COMPITO DA SVOLGERE 1:
Riporti fedelmente il tratto del brano estratto che va dalle parole "Che fossero una" fino alle parole "nonché all’età neolitica.", comprese.
COMPITO DA SVOLGERE 2:
Secondo il brano estratto, con il DNA di quanti "sardi antichi" sono stati confrontati i genomi dei "sardi moderni"?

BRANO ESTRATTO:
--- --- ---
Che fossero una popolazione affascinante e intrisa di caratteristiche tradizioni era fuori di dubbio. Ma che, addirittura, i sardi custodissero nel loro dna le tracce genetiche grazie alle quali è possibile ricostruire le tappe della civilizzazione sul territorio della seconda isola italiana per grandezza è un dato che contribuisce a renderli ancora più speciali. Il particolare studio sui genomi degli abitanti della Sardegna è stato condotto dall’Università di Pavia e dall’Istituto di Ricerca genetica e biomedica (Irgb) del Consiglio nazionale delle ricerche: secondo quanto riscontrato dagli studiosi, nelle molecole di dna dei 3491 sardi analizzati sarebbero riscontrabili tracce del passato dell’isola, grazie al rinvenimento di molecole assolutamente uniche, risalenti addirittura al periodo precedente e posteriore alla civiltà nuragica (1800 a. C.), nonché all’età neolitica.
Una mappatura genetica decisamente speciale questa, attraverso la quale è possibile non solo attribuire al popolo isolano un ulteriore tratto distintivo ma anche comprendere meglio come e quando sia avvenuto il processo di colonizzazione di questo territorio e, almeno in parte, per quali ragioni tale popolo si distingua in modo così marcato dal resto del nostro Paese. Nell’ambito dell’indagine scientifica, i dna dei cosiddetti “sardi moderni” sono stati confrontati con quelli prelevati da 21 “sardi antichi” (prevalentemente provenienti da siti archeologici databili tra i 6000 e i 4000 anni fa): i dati ottenuti dall’analisi comparativa sono stati poi, a loro volta, sottoposti a un ulteriore confronto con oltre 50 mila genomi moderni e altri 500 antichi (tra i quali quelli della mummia del Similaun, meglio conosciuta con il nome di “Oetzi”). Il risultato, a dir poco sorprendente, ha evidenziato come l’80% dei genomi mitocondriali (la cui trasmissione avviene per via materna) riscontrati negli abitanti della Sardegna, appartenga a gruppi genetici esclusivamente locali, non individuabili in nessun altro territorio.
--- --- ---
RIGHE:
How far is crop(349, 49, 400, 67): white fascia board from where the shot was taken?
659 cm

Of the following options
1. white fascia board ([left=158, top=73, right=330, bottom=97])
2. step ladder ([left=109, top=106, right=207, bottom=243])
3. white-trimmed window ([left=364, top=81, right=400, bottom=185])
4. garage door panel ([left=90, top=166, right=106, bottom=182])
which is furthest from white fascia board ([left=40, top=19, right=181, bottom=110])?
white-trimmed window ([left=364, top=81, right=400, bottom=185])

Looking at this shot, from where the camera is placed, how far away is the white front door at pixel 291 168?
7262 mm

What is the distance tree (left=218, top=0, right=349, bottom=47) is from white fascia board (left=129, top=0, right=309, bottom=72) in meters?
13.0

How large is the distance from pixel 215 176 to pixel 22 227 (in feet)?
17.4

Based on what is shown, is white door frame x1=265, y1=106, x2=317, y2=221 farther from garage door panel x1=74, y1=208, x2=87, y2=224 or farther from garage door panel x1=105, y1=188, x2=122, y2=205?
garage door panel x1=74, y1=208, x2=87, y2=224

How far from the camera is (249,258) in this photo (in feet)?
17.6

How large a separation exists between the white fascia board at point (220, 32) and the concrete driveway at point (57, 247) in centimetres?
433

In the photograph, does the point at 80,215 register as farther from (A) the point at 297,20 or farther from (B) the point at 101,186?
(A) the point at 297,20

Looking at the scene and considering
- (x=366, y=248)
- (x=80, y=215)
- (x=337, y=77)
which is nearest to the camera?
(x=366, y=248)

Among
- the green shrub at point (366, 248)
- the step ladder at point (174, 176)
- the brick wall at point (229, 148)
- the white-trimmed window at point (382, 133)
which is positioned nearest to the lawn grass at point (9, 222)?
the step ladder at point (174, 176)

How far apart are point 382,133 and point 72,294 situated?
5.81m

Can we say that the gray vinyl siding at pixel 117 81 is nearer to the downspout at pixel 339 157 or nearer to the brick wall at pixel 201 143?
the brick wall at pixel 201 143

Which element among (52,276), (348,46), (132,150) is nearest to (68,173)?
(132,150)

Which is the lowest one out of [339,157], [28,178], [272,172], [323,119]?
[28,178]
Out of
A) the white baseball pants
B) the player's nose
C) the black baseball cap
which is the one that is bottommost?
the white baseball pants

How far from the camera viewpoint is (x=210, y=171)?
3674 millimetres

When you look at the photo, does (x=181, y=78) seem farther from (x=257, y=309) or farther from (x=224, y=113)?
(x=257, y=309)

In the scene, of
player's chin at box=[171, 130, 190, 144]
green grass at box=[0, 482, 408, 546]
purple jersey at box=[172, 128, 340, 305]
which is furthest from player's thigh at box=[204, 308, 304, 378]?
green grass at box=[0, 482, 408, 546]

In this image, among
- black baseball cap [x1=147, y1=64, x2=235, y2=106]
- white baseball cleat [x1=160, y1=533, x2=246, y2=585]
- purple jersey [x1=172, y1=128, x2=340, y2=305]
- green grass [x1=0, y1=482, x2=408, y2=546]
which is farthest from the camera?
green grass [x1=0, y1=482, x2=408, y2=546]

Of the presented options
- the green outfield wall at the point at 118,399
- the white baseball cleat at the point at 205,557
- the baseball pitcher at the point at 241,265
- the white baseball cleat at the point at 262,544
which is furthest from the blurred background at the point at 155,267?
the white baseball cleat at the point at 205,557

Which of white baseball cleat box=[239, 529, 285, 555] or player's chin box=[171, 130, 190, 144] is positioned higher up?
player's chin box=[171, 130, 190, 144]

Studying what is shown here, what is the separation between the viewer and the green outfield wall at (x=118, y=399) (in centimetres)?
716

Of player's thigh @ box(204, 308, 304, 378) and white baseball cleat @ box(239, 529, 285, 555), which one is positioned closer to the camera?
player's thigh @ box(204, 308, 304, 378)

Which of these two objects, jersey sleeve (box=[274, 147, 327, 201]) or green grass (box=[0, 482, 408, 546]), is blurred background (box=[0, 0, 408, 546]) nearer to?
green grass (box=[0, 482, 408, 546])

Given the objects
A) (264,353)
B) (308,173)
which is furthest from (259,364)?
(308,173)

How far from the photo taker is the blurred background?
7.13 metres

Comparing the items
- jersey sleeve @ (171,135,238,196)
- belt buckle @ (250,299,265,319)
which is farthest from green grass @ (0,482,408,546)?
--- --- ---
RIQUADRO RISPOSTA 1:
Che fossero una popolazione affascinante e intrisa di caratteristiche tradizioni era fuori di dubbio. Ma che, addirittura, i sardi custodissero nel loro dna le tracce genetiche grazie alle quali è possibile ricostruire le tappe della civilizzazione sul territorio della seconda isola italiana per grandezza è un dato che contribuisce a renderli ancora più speciali. Il particolare studio sui genomi degli abitanti della Sardegna è stato condotto dall’Università di Pavia e dall’Istituto di Ricerca genetica e biomedica (Irgb) del Consiglio nazionale delle ricerche: secondo quanto riscontrato dagli studiosi, nelle molecole di dna dei 3491 sardi analizzati sarebbero riscontrabili tracce del passato dell’isola, grazie al rinvenimento di molecole assolutamente uniche, risalenti addirittura al periodo precedente e posteriore alla civiltà nuragica (1800 a. C.), nonché all’età neolitica.

RIQUADRO RISPOSTA 2:
Con quello di 21 "sardi antichi".